SaGa isn't like that.

This is a modern-day port of a 20+ year old JRPG that's so complex and cryptic I'm scraping random tidbits of data off ancient GameFAQs threads and new reddit posts and stuff just to survive. "Oh by the way", a guy called Dickelheimer Jones posted eight years ago, "If your archers are wearing gloves their accuracy massively drops." I read this and I gawk and facepalm because of course that makes sense, of course, and I unequip the giant heavy gauntlets off my archer and she starts nailing shots again.

The entire game is like this but in long-form. It's like Ultima or Phantasie or The Magic Candle, the really old-school RPG series that were actively player-hostile as a paean to the twin gods of Discovery and Sadism. You're dropped into a large and unforgiving world and, after a bit of setup, simply left to go discover what your purpose in it is.

For guidance you have the knowledge that you rule an Empire and can bring other countries into it by solving their problems, and you have a list of names you want dead, Kill Bill style. The names on your list are the Seven Heroes of legend, who once saved the world in a time of need but returned different and wrong. They need to die, and you need to figure out how you kill legends with hit-all attacks that can wipe your entire party in a single round, or mind control powers, or just the power of being a JRPG Swordsman At Level 99.

It's cool though. Death is not the end. As the Emperor, your noble line is strong and you can use the magic of Inheritance to pass everything you've learned down to the next schlub in line. Will that be a fighter, mage, thief? An amazon warrior? How about a moleman from the earth's core, or a lowly shepard? While you can work through the Empire's stockpile of potential heirs with relative carelessness if you need to (because adventurers are disposable as long as the Empire itself thrives) you WILL someday reach the Final Emperor/Empress and it will be time for the final confrontations. Hope you leveled correctly.

Because, this being a SaGa game, it is entirely possible to reach that point and be literally incapable of defeating the last boss. (Happily, the new port includes a new game plus usable anytime. Throw your godlike equipment back into the past for a second try.)

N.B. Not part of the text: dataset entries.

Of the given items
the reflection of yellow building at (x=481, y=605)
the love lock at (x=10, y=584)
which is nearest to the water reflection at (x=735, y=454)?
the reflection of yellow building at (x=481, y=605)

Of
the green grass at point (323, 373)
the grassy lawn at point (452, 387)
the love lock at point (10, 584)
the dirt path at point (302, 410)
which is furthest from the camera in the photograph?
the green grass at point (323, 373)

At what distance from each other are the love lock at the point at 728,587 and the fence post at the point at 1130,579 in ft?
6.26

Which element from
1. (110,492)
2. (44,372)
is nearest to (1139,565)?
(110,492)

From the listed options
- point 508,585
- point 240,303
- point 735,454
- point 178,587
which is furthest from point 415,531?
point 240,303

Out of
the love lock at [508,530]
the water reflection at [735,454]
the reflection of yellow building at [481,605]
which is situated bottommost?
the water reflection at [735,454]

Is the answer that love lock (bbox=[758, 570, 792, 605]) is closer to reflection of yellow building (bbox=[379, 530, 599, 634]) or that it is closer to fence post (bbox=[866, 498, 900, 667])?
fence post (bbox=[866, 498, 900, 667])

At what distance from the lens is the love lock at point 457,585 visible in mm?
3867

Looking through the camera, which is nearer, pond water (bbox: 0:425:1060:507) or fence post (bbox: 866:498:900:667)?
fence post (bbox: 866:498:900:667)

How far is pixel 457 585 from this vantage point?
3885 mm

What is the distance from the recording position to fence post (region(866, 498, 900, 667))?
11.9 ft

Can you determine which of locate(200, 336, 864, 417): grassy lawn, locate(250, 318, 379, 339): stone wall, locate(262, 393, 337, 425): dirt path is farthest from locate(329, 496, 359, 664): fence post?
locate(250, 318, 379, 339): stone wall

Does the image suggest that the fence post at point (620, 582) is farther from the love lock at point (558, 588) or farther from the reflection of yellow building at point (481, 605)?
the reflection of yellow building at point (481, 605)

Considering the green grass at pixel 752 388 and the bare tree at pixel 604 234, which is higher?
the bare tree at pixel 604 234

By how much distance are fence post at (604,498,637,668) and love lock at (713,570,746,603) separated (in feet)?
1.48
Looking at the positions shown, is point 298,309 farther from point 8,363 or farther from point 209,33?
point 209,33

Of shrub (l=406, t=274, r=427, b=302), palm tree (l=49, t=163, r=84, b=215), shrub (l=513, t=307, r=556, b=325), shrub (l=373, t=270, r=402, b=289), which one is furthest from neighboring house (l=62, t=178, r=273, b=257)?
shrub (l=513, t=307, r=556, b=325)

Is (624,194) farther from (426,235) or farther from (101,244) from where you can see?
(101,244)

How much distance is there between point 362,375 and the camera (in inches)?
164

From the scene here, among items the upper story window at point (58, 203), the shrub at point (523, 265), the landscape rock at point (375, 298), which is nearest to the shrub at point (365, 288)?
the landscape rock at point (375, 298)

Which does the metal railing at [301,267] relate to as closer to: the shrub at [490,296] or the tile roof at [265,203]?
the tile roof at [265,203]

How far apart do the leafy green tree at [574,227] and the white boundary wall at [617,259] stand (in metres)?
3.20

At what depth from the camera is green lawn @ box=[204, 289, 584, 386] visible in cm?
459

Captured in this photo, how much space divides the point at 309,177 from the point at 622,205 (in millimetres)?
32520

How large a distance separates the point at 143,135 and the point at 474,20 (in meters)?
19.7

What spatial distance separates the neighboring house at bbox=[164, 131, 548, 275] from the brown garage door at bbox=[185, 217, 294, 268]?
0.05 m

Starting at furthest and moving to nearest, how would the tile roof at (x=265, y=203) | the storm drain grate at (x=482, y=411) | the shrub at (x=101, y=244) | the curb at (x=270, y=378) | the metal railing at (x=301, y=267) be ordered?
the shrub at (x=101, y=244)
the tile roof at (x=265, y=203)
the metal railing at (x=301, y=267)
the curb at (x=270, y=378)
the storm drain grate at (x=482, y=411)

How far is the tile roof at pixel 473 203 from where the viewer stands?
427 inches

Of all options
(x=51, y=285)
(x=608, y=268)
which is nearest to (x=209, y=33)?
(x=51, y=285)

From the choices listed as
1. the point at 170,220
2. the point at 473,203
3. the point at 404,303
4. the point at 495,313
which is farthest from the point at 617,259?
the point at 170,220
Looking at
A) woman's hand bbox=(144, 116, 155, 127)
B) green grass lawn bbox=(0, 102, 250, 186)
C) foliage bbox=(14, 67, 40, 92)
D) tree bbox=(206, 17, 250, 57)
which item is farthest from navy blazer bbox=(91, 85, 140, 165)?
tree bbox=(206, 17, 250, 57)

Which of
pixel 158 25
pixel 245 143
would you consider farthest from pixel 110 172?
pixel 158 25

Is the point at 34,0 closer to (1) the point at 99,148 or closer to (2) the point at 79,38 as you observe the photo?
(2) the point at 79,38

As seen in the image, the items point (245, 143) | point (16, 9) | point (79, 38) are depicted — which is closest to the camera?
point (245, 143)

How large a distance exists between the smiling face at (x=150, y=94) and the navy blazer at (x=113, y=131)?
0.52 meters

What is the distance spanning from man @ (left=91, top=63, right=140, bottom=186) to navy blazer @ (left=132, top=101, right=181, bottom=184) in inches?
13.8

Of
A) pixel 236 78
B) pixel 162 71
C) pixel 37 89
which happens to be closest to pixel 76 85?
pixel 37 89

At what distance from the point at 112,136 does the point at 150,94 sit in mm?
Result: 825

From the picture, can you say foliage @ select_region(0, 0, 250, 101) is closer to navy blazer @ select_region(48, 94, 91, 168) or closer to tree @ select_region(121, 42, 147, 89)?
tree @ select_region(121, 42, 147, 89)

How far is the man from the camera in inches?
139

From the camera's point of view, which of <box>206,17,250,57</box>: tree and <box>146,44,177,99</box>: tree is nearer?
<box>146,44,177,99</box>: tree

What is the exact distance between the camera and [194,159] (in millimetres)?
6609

It sounds like I'm describing a bad game, but it's not. It's a sadistic and twisted game, it requires dedication in a way games don't anymore. The SaGa series has always been like this, because its director (Akitoshi Kawazu) makes video games for exactly one person (Akitoshi Kawazu) and he likes his games hard and simulationist and extremely plot-lean. He makes these frustrating choices on purpose and every one of them is planned and thought out to its conclusion.

To me that's not bad game design so much as MEAN game design. I respect the hell out of it, though. And I'm enough of a masochist to be in here, plugging away.

That said, if I do nothing but play Romancing SaGa 2 for the next month (and I could, in fact, do nothing but play RS2 for the next month) I will go bugfuck crazy and start eating the curtains and drawing boss strategies on the walls in black marker. I gotta divert and play other things to give my brain a bit of decompression time.

So it's not abandoned and it's not complete, hell it may never be complete because I am NOT good with character builds and RS2 allegedly has one of the hardest end boss battles in all JRPGdom.

Ongoing seems the right tag for Romancing SaGa 2.